── DATASET ──
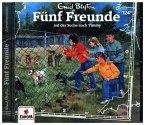 Fünf Freunde auf der Suche nach Timmy, 1 Audio-CD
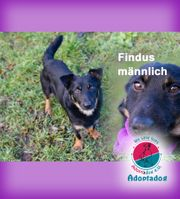 Findus- look at me 3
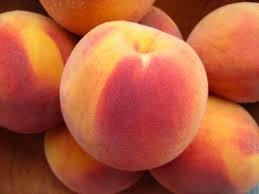 Elberta Peach 4 Ft will make fruit this spring! WOW! Click Picture for More pricing and Size Options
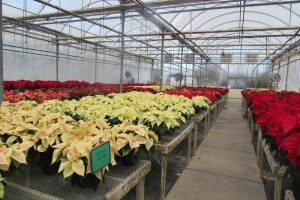 A festive greenhouse full of poinsettias at Kirby's Farm Market in Brockport ... the traditional Christmas plant makes a great gift for gardeners. K. Gabalski photo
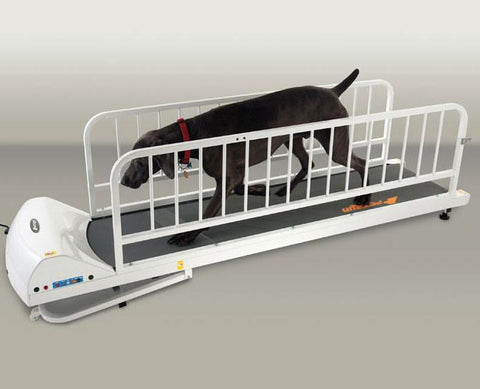 GoPet PetRun PR725 Large Breed Treadmill with Enclosure (For Dogs Up to 176 lbs.) - Peazz Pet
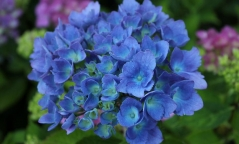 Гортензия крупнолистная Блю Донау <br>Гортензія крупнолиста Блю Донау <br>Hydrangea macrophylla Blue Danube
───
▶ _WHAT TO PRODUCE_: Every line of the data above is to be set down word for word, with the pictures left out.

▶ _RESPONSE_:
 Fünf Freunde auf der Suche nach Timmy, 1 Audio-CD
 Findus- look at me 3
 Elberta Peach 4 Ft will make fruit this spring! WOW! Click Picture for More pricing and Size Options
 A festive greenhouse full of poinsettias at Kirby's Farm Market in Brockport ... the traditional Christmas plant makes a great gift for gardeners. K. Gabalski photo
 GoPet PetRun PR725 Large Breed Treadmill with Enclosure (For Dogs Up to 176 lbs.) - Peazz Pet
 Гортензия крупнолистная Блю Донау <br>Гортензія крупнолиста Блю Донау <br>Hydrangea macrophylla Blue Danube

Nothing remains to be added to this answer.